Clean Economic Growth for Sustainable Development
According to the Renewable Energy Policy Network for the 21st Century’s (REN21) yearly overview of the global state of renewable energy, it made up 24.5% of global electricity generation in 2016. This went up to 26.5% in 2017, but by the end of 2018, it had gone down to 26.2%. While the adoption of renewable energy is steadily increasing, it is not enough to have a significant impact in the long term and needs to be adopted on a much larger scale.
According to an International Energy Agency report, Africa has the richest solar resources but has installed only 5 GW of solar photovoltaics (PV), less than 1% of global capacity. Aiming to provide electricity for everyone on the continent would require a significant increase in electricity generation, with only 43% of Africans currently having a reliable power supply. According to the report, electricity demand will more than double by 2040.
The report indicates that with the right policies, Africa can meet the demand by relying on renewable energy, with solar energy having the potential to be its top renewable energy source, exceeding hydropower. That renewable energy is now the cheapest source of energy generation makes this all the more possible. “A focus on energy efficiency can support economic growth while curbing the increase in energy demand,” the report says.
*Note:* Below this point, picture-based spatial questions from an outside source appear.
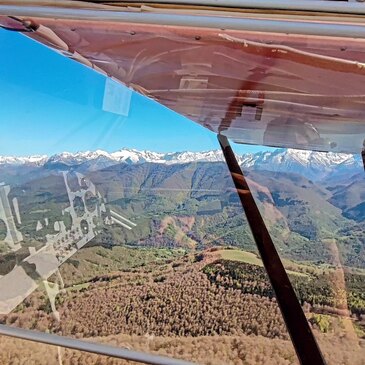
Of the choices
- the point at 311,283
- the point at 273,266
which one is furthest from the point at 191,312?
the point at 311,283

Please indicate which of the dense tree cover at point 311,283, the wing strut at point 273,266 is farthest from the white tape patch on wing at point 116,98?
the dense tree cover at point 311,283

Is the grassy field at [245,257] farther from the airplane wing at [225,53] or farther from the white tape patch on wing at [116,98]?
the white tape patch on wing at [116,98]

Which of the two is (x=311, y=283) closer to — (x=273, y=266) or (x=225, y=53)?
(x=273, y=266)

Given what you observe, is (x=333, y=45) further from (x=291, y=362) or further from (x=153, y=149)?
(x=291, y=362)

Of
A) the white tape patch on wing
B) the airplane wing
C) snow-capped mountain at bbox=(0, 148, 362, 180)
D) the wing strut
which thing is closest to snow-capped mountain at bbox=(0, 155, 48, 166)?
snow-capped mountain at bbox=(0, 148, 362, 180)

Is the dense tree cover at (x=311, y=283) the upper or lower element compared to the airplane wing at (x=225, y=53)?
lower

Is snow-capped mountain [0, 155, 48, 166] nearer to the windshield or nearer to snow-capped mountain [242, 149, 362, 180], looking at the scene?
the windshield
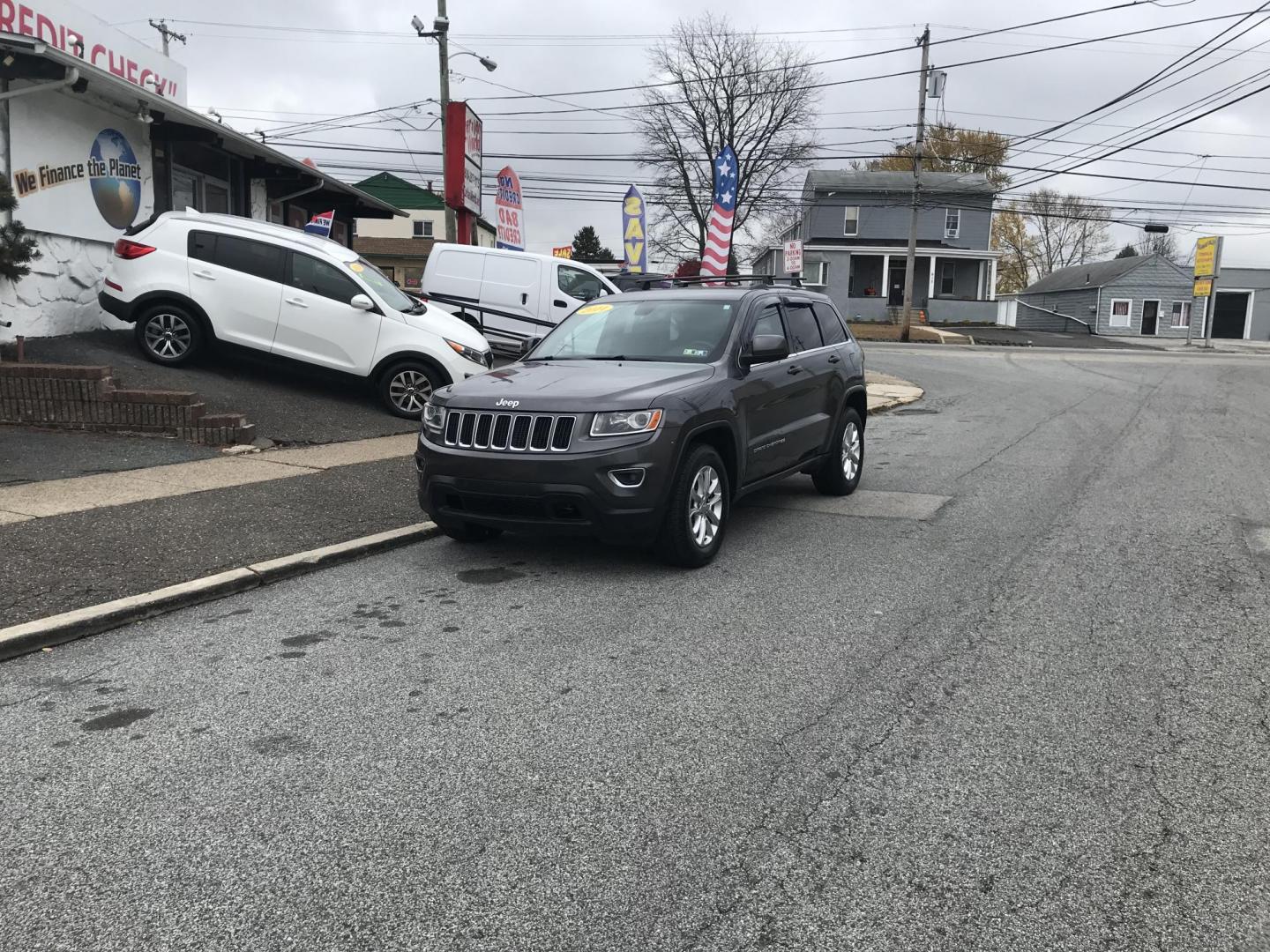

Africa’s endeavour to meet its energy needs in a renewable way while providing its inhabitants with a good quality of life should serve as inspiration for other developing nations.
There is evidently a huge opportunity for developing countries to generate energy sustainably. Renewable energy sources deliver economic benefits without the risks of fossil fuels; such benefits include creating more job opportunities in the energy sector and achieving energy independence.
However, there are significant barriers that prevent developing countries from adopting renewable energy plans. Decarbonisation is often not a priority for less developed countries compared to economic growth and poverty alleviation. Many of these countries struggle with gaps in technical and financial expertise, a lack of resources and poor governance.
Creating lowest-emission or renewable energy strategies shaped to each country’s unique circumstances is vital to maintaining and encouraging growth while reducing emissions.
Developing countries need to implement policies that shift the economy away from carbon-intensive industries. These should be coordinated at a global level to ensure a worldwide shift towards an equitable and environmentally responsible future.